Muchas circunstancias acuden a la mente a la hora del recuento, pero se hace preciso escoger algunas. Opto entonces por el olor a plomo, las guardias hasta casi la medianoche en aquellas tiradas diarias, el Che (Peláez, nuestro administrador de tantos años) llevando la máquina de escribir sobre el motor, para que pudiera seguir trabajando incluso con alguna de las niñas enfermas; los viajes a lo más recóndito de algún municipio en busca de historias, mientras más desconocidas mejor.
La superación, la obsesión por el correcto uso del lenguaje, los héroes del día a día, los sucesos insólitos que a veces me colocaron cara a cara con un dolor profundo, que era preciso también publicar porque la vida no es color de rosa, y porque a eso nos enseñaron desde la propia dirección del medio: aunque se trate de un accidente, siempre hay testigos y la historia debe ser contada.
Aliento, esperanza, comprensión, apoyo, cura. Todo eso he encontrado en la casona de la calle Santa Ana No. 10. Sin lo que hemos vivido juntos de nada valdrían ni las mejores habilidades adquiridas en la más encumbrada universidad del mundo. Confieso que he necesitado, a veces, una paz que no suele reinar por mucho tiempo en la redacción, pero también a eso aprendí a aprender: el periodismo no puede hacerse en una urna de cristal, requiere de emociones, intercambios, cotejos amistosos, charlas amigables.
Admiré a los mayores, procuré beber algo de los más nuevos. No sé todavía si lo conseguí. Me lancé a la aventura en el ciberespacio, sobre todo a la hora de procurar testimonios que estaban lejos, y que llegaron a través de Facebook o de Whatssap, con su carga de heroicidad cuando se trata de médicos cubanos que salvan vidas en el exterior. Y aún no termino de asombrarme de la grandeza que se esconde detrás del más humilde de los habitantes de esta tierra.
Cierto día en que procuraba rescatar a mi padre de la desmemoria que lo acechaba se me ocurrió hablarle de Escambray. El orgullo danzaba en mis palabras cuando él, de pronto, me interrumpió, jocoso, para formular un cuestionamiento serio. Su humor era el de antes, sentí que volvía a ser él. Había visitado el periódico y conocido a algunas de sus gentes.
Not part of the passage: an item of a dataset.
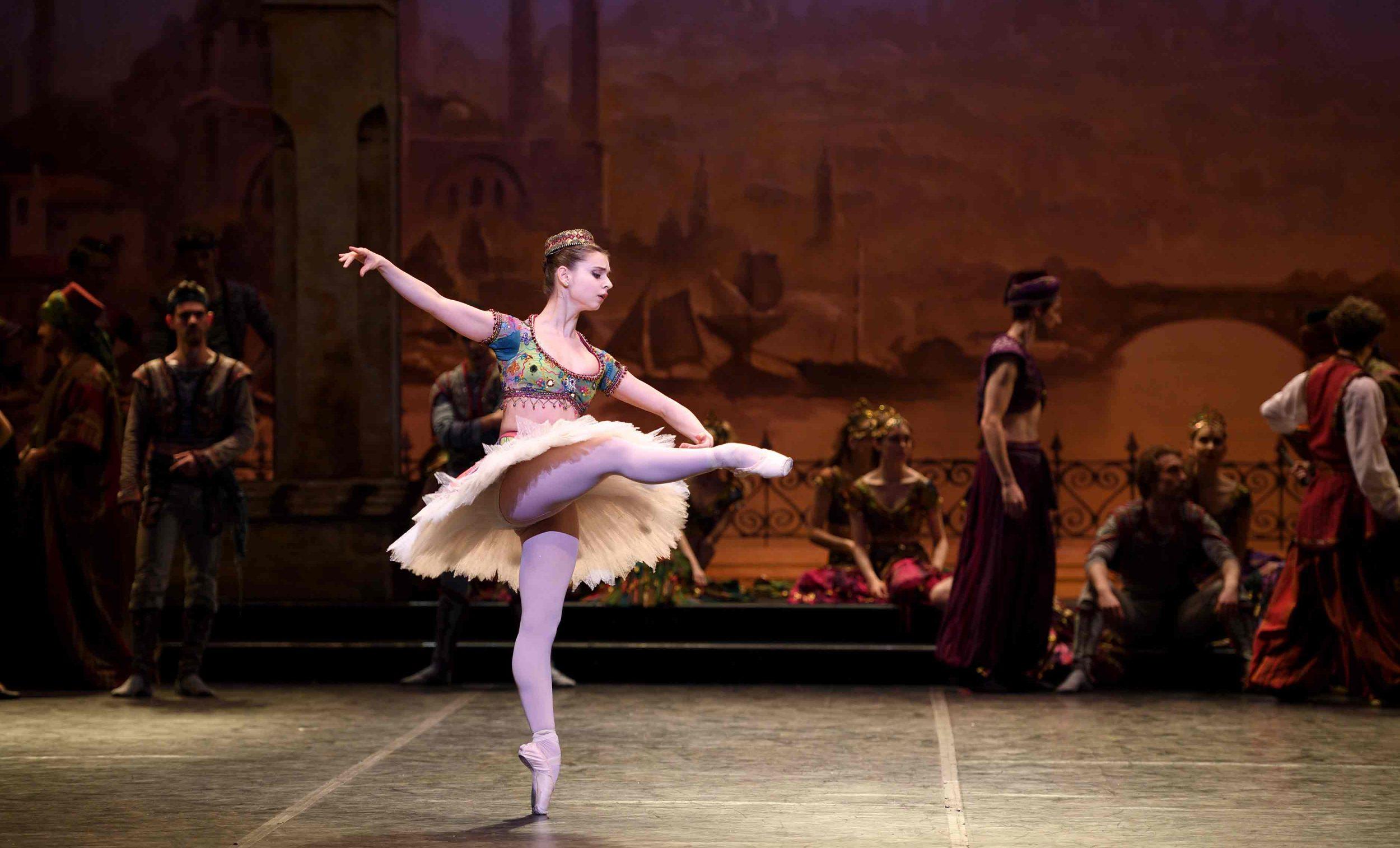 Julia Conway as an Odalisque in Le Corsaire © Laurent Liotardo.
“Habría que ver qué has hecho tú (remachó el pronombre) para que tu periódico sea uno de los mejores de Cuba”, dijo con una risa socarrona. Divagué. Hablé de los buenos periodistas con que contábamos, de un equipo; mencioné algunos nombres. Desde entonces me ha perseguido su observación incisiva, a la que agregó, al ser preguntado: “A mí me habría gustado ser periodista”, y luego: “Un periodista crítico”.
Mi padre fue escritor autodidacta. En aquella propia charla, desde la posición en que lo coloqué, como en un desquite, me habló de cosas que habría cuestionado, la muerte lenta de las cosechas cafetaleras en mi Guisa natal, por ejemplo.
Ahora podría decirle que sí, que he hecho algo por mi periódico. Y ese mínimo aporte lo dedico, además de él y de mi madre, quien al borde de la jubilación por enfermedad se tituló universitaria, a todos los que me han permitido hacerlo. Incluyo a mis hijas, a quienes robé horas de cariño, y a mis nietos, que son hoy por hoy la inspiración mayor.